● Text extract
Another easy thing to implement would be a popularity check: "This package was only installed nnn times. Did you mean xxx, or do you want to proceed with the installation of yyy by author [email protected]?"

Email verification is a must.

[+] zokier|8 years ago|reply
Managing supply chain is one the basic principles of good engineering. Not properly vetting your sources is negligence. The problem of course is that computers are really good at amplifying work, including mistakes. So small mistake, like a typo, could have catastrophic impact, like injecting malware that can take over the whole system.
[+] bughunter3|8 years ago|reply
There are over 100,000 packages and PyPI is run by volunteers. This is not practical.

PyPI is not a curated distribution.

[+] mwerty|8 years ago|reply
How about a Levenshtein distance threshold for new package names to be accepted? I.e only allow names that are different enough from the existing set to avoid typos (or whatever errors we are trying to guard against)?
[+] EstDelenda|8 years ago|reply
Any method of software distribution which is not rooted in cryptographic author verification against a fine-grained, user-manageable trust store should be put bellow the sanity waterline, 20 years ago.
[+] defined|8 years ago|reply
Here's something that contributes to typosquatting: the lack of responsiveness by package management organizations to claims on orphaned or unmaintainable packages.

Part of a data file:
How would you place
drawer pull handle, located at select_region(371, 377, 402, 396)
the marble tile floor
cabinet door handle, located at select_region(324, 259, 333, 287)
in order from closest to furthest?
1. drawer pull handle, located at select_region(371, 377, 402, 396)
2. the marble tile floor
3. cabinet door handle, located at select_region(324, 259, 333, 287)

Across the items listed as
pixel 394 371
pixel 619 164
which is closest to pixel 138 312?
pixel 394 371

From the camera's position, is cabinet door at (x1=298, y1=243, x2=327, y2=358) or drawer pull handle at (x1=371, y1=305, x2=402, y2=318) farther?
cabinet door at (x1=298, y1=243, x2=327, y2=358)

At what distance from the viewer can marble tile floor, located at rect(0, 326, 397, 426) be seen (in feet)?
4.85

● To-do list
a – In the thread on package typosquatting, who does one reply say runs PyPI?
b – Transcribe the part of the thread on package typosquatting that opens with the words containing "[+] bughunter3|8 years" and closes with "or unmaintainable packages.".
c – Go on with the thread on package typosquatting from the point where it stops.

● Answers per task
a – PyPI is run by volunteers.

b –
[+] bughunter3|8 years ago|reply
There are over 100,000 packages and PyPI is run by volunteers. This is not practical.

PyPI is not a curated distribution.

[+] mwerty|8 years ago|reply
How about a Levenshtein distance threshold for new package names to be accepted? I.e only allow names that are different enough from the existing set to avoid typos (or whatever errors we are trying to guard against)?
[+] EstDelenda|8 years ago|reply
Any method of software distribution which is not rooted in cryptographic author verification against a fine-grained, user-manageable trust store should be put bellow the sanity waterline, 20 years ago.
[+] defined|8 years ago|reply
Here's something that contributes to typosquatting: the lack of responsiveness by package management organizations to claims on orphaned or unmaintainable packages.

c –
People who upload packages often leave organizations, who are then stuck with a package they can't update because the password went with the person, and the email reset link points to a now-defunct email address.

Petitioning the package management team is sometimes fruitless, forcing a needless new instance of typosquatting.

[+] ehnto|8 years ago|reply
Part of my dislike for the Node ecosystem in particular and I am sure others have a similar problem, is the dependency trees are super complex.

Because packages tend to be small and many, and each of those has their own dependencies, you can end up with hundreds of packages installed which is simply impractical to manually review.

It is not node, but we do in fact manually review each package we utilize for our given language because it's feasible and worthwhile as the dependency tree is small in this ecosystem. Each and every package is a possible attack vector whether that be intentionally or just because it's poorly written and we can't simply ignore that because it's the done thing and "the community reviews them".

[+] bhouston|8 years ago|reply
I bet there are quite a few malicious NPM packages that we do not know about.

Is Node is used in government and military solutions? If so then the NPM ecosystem is likely targeted by state actors, and it is a sitting duck.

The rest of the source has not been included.